On July 24, 1998, the weather was stormy, with rain, thunder, and lightning. About 3:30 p.m., while leaning against a metal table in the office, Byrom was talking on a corded telephone to Doug Benson, the manager of the Ceasco shop in Cullman. While Byrom was talking on the telephone, William Brosch, an employee in the shop managed by Byrom, heard a clap of thunder and a split second later heard Byrom yell. Looking around the car he was working on, Brosch saw Byrom drop the telephone, grab his ear, and walk in circles.

According to Brosch, after Byrom walked around once or twice in a circle, Byrom's legs were shaking so much that he sat on the floor, where he sat rocking back and forth while holding his ear. Shop employees asked Byrom whether he was all right. He said he was nauseous. He was taken to the bathroom, where he vomited. Because his heart was fluttering, he decided he needed to go to the hospital. One of the shop employees drove Byrom to the emergency room of a hospital.

Byrom has little memory of July 24, 1998. He recalls talking on the telephone to the Cullman store manager. Byrom's next recollection is waking up on the floor. He recalls feeling severe pain in the left side of his body and going to the hospital. He does not recall yelling or walking in circles. He does not recall hitting his head but does recall severe pain in his head. After he returned to work, shop employees showed him where he was sitting when they found him. He was six feet away from the telephone. They told him that he was thrown six feet from where he had been talking on the telephone. Subsequent to Byrom's injury, because of a continual buzzing noise, the telephone he had been using had to be replaced with another telephone.

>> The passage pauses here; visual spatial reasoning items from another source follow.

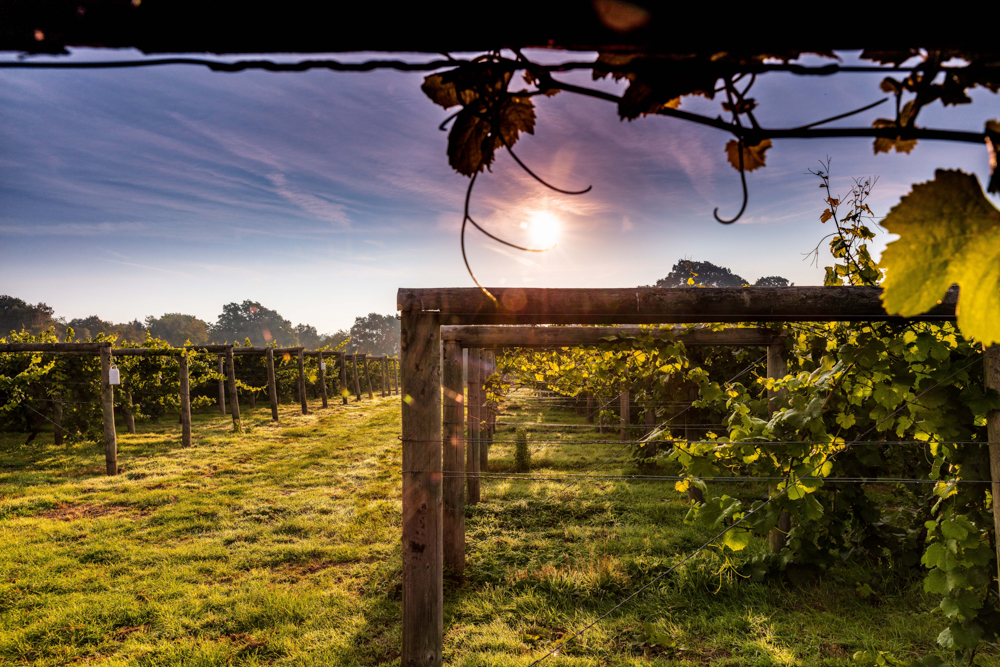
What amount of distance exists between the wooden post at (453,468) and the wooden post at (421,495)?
2.08m

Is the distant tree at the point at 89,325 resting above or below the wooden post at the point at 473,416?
above

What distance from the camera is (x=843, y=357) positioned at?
2.74 m

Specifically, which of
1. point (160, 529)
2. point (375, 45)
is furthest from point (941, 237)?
point (160, 529)

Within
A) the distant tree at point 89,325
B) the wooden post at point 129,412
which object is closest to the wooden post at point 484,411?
the wooden post at point 129,412

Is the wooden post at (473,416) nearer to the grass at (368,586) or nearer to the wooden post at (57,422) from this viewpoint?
the grass at (368,586)

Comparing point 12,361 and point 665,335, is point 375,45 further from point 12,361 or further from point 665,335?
point 12,361

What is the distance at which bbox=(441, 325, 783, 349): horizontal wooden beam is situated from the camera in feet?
14.6

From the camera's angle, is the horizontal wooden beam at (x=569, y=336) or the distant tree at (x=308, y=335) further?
the distant tree at (x=308, y=335)

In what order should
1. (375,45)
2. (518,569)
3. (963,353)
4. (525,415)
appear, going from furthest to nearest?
(525,415), (518,569), (963,353), (375,45)

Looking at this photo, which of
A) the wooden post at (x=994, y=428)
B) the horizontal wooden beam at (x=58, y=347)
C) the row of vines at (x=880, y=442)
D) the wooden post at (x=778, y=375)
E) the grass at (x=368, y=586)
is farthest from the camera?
the horizontal wooden beam at (x=58, y=347)

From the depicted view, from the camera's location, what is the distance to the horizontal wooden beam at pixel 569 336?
14.6 ft

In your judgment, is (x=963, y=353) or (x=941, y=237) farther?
(x=963, y=353)

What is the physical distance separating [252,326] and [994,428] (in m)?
135

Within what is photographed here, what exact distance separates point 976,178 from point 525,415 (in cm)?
1657
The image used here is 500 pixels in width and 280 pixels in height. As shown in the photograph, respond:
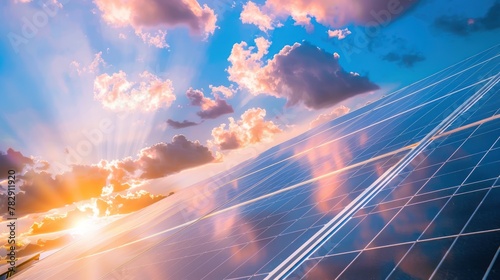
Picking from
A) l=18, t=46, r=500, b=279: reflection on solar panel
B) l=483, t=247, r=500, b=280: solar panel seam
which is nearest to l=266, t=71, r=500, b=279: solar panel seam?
l=18, t=46, r=500, b=279: reflection on solar panel

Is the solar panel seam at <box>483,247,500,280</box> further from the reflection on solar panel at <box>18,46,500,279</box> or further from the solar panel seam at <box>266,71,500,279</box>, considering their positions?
the solar panel seam at <box>266,71,500,279</box>

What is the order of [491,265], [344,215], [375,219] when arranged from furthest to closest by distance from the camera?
[344,215]
[375,219]
[491,265]

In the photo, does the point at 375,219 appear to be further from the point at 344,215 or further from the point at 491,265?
the point at 491,265

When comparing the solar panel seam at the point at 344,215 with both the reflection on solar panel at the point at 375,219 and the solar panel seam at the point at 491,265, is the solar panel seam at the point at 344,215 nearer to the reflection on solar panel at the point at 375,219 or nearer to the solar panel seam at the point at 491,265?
the reflection on solar panel at the point at 375,219

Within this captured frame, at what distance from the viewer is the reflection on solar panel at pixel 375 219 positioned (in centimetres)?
364

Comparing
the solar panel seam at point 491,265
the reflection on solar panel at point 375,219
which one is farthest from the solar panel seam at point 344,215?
the solar panel seam at point 491,265

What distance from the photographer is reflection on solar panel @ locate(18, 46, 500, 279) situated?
11.9 ft

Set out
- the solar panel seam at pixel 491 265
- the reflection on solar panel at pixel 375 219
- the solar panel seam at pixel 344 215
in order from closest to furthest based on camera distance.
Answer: the solar panel seam at pixel 491 265
the reflection on solar panel at pixel 375 219
the solar panel seam at pixel 344 215

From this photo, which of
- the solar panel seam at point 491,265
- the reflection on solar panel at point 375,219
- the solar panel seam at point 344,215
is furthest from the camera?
the solar panel seam at point 344,215

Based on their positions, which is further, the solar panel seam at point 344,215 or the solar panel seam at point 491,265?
the solar panel seam at point 344,215

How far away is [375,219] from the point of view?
5.21 m

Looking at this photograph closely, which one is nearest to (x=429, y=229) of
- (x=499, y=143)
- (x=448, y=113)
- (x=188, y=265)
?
(x=499, y=143)

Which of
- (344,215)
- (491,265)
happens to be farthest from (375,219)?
(491,265)

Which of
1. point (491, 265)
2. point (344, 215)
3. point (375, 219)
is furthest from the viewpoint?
point (344, 215)
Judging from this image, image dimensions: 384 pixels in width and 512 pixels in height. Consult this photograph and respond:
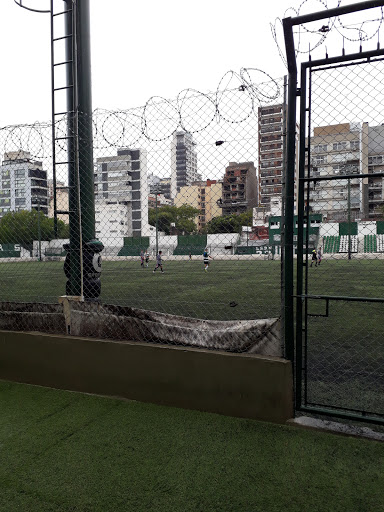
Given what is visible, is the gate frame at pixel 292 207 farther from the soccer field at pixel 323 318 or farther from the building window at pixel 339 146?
the building window at pixel 339 146

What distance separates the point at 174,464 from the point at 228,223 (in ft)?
7.98

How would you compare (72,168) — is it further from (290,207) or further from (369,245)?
(369,245)

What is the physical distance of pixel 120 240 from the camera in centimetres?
584

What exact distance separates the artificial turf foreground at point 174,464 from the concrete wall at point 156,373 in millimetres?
149

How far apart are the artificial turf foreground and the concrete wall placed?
15cm

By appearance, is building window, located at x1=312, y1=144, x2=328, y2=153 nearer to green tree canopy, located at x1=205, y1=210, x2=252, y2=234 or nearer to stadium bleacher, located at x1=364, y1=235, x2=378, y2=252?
green tree canopy, located at x1=205, y1=210, x2=252, y2=234

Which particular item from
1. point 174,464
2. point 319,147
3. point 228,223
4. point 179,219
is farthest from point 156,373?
point 179,219

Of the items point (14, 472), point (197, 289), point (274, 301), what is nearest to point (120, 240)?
point (14, 472)

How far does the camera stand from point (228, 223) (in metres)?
4.38

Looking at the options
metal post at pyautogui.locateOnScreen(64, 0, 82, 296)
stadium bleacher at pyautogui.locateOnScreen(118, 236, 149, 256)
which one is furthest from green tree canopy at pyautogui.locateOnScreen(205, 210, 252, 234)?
metal post at pyautogui.locateOnScreen(64, 0, 82, 296)

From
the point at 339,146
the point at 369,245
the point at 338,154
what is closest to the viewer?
the point at 338,154

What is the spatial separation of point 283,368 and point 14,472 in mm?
2089

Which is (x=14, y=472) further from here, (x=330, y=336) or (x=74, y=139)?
(x=330, y=336)

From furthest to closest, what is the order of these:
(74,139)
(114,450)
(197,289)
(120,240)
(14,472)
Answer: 1. (197,289)
2. (120,240)
3. (74,139)
4. (114,450)
5. (14,472)
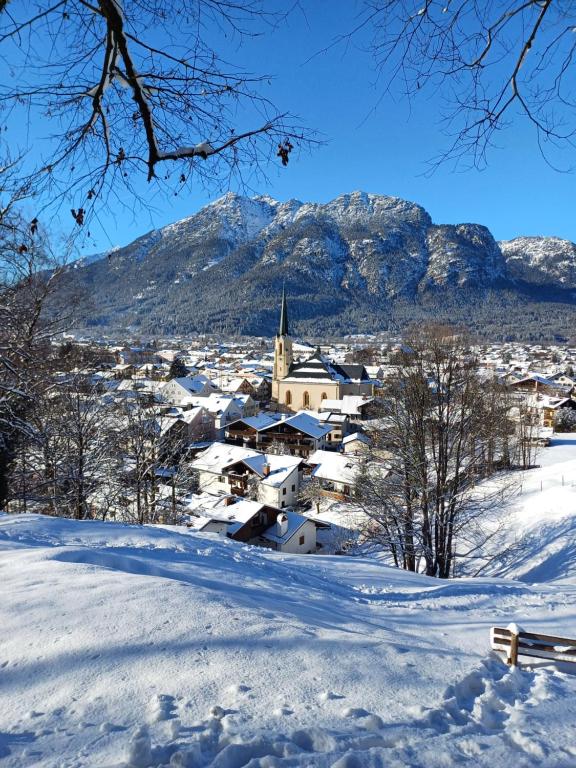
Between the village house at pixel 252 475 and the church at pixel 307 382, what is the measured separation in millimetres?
29506

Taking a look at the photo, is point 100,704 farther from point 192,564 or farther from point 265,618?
point 192,564

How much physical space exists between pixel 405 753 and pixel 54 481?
39.9 ft

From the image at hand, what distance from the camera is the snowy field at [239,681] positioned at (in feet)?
A: 7.65

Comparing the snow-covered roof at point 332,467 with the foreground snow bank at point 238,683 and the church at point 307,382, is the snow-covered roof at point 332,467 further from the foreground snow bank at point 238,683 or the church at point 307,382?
the church at point 307,382

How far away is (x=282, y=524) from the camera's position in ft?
62.7

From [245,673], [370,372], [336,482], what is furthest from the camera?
[370,372]

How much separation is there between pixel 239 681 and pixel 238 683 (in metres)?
0.02

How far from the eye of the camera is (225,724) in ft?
8.06

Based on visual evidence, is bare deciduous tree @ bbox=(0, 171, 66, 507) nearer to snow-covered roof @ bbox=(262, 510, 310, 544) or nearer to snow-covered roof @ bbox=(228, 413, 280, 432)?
snow-covered roof @ bbox=(262, 510, 310, 544)

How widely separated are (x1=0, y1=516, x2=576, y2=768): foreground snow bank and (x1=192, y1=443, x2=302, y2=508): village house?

"On certiorari review, this Court accords no presumption of correctness to the legal conclusions of the intermediate appellate court. Therefore, we must apply de novo the standard of review that was applicable in the Court of Civil Appeals." Ex parte Toyota Motor Corp., 684 So.2d 132, 135 (Ala.1996). "The Work[ers'] Compensation Act, being remedial in nature, should be given liberal construction to accomplish the beneficent...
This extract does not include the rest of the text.